Perhaps it is a model brick or even a model door socket with the depression in the top representing the place where a door post would have pivoted. But why would shells be pushed into one side of it? The shells do look a bit like eyes and must surely be symbolic. Perhaps the object represents an offering table or altar? The depression in the top could be a place for offerings and the eyes might represent the watchful eyes of departed ancestors? It’s impossible to know exactly what the people who made the artifact were thinking, but it is interesting to ponder the possibilities and the ways we might attempt to learn more about them. Accepting that this artifact is meant to represent an owl is not really an option. Looking for more such objects and analyzing their contexts and potential uses is the best approach. It would make an interesting research project and many such potential projects exist within the data we are presenting.

The potential contained in the figurines and small clay artifacts as well as in Legrain’s analysis of them is pretty clear, but let’s hear it from one of his contemporaries. Here’s an excerpt of a 1933 letter from Elizabeth Douglas Van Buren (author of the 1930 book, Clay Figurines of Babylonia and Assyria) to Father Leon Legrain:

During the short time that I worked in that Museum [Iraq National Museum in Baghdad] it seemed to me absolutely essential that they should have works like your catalogues of seals and of clay figurines, because when new material is pouring in all the time such books are invaluable for comparison, for showing a range of types, and for aids in dating the material. It is really most generous of the Museum Authorities to promise such a fine gift, and of you to have laid the case before them in such a persuasive manner.

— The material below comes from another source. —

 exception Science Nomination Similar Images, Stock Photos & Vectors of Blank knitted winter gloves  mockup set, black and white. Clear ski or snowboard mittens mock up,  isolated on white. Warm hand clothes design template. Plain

Even in 1933 Legrain was cataloging all of the seals and figurines. The works promised to the Iraq Museum were versions of his preliminary catalogues while he was preparing a more official publication. Today we can disseminate information much more quickly and yet we often still await publications that are made on earlier models taking years to produce. We hope that the data currently contained in and still being added at www.Ur-Online.org will help researchers to accomplish their work much more quickly from anywhere in the world.